APPENDIX A: PATTERNFORTH GLOSSARY

This glossary describes all of the Forth words which comprise the patternForth system. These are the extension words which are added onto a "normal" Forth system to provide the functionality of patternForth.

The extension words are divided into two categories.

"Public" words are the "official" glossary of patternForth; those words which are available to the application programmer. These words represent the "appearance" of patternForth, and are defined so as to remain constant across different implementations.

Private words are those words used internally by patternForth, which are not available to the programmer. They are highly implementation-dependent and should remain "hidden." If the Forth system supports a "module" structure, these should be contained within the "private" part of each module.

Stack nomenclature follows common Forth usage. Each word may accept arguments on the stack, and leave arguments on the stack. These are given as

( inputs - outputs )

in the definition of each word. When multiple inputs or outputs exist, the "topmost" stack item is on the right. Some common notation for stack arguments:

a a single cell address

n a single cell integer value

f a flag; zero = false, nonzero = true

Some Forth words also accept in-line text arguments; that is, text arguments which follow the word in the source code. The nomenclature used for these is

( "<text>" - ...

where the " marks may be replaced by whatever delimiters are actually required. (This notation follows that used in the ANSI Forth standard.)

Forth IMMEDIATE words which are compiler directives are indicated by the notation C,I .

MEMORY ALLOCATION WORDS

"Public" words

\ALLOC ( - )

Initializes the memory allocator, and empties the string space.

ALLOC ( n - a 0 ) or ( n - 1 )

=== Records ===
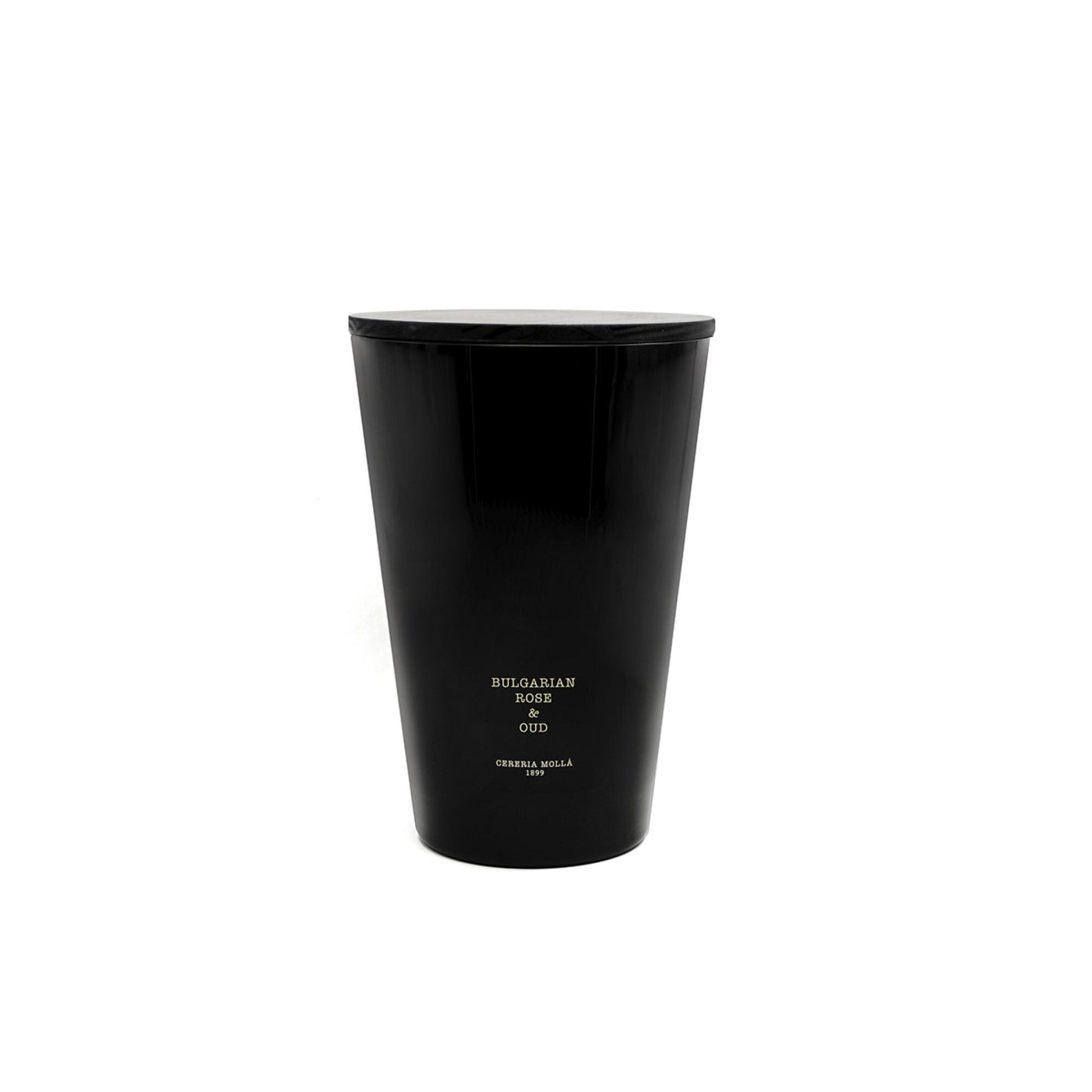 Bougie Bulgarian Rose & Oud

---

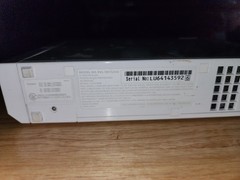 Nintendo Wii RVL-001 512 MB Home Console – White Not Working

=== Exercise 1 ===
Reproduce the passage from the patternForth glossary verbatim, starting at "Some Forth words" and ending at "notation C,I .".
=== Exercise 2 ===
Answer these questions using the patternForth glossary.
(a) Into which two categories are the extension words divided?
(b) In the stack notation, what does "f" denote?
(c) What does the word \ALLOC do?

=== Exercise response 1 ===
Some Forth words also accept in-line text arguments; that is, text arguments which follow the word in the source code. The nomenclature used for these is

( "<text>" - ...

where the " marks may be replaced by whatever delimiters are actually required. (This notation follows that used in the ANSI Forth standard.)

Forth IMMEDIATE words which are compiler directives are indicated by the notation C,I .

=== Exercise response 2 ===
(a) "Public" words and private words.
(b) A flag, where zero means false and nonzero means true.
(c) It initializes the memory allocator and empties the string space.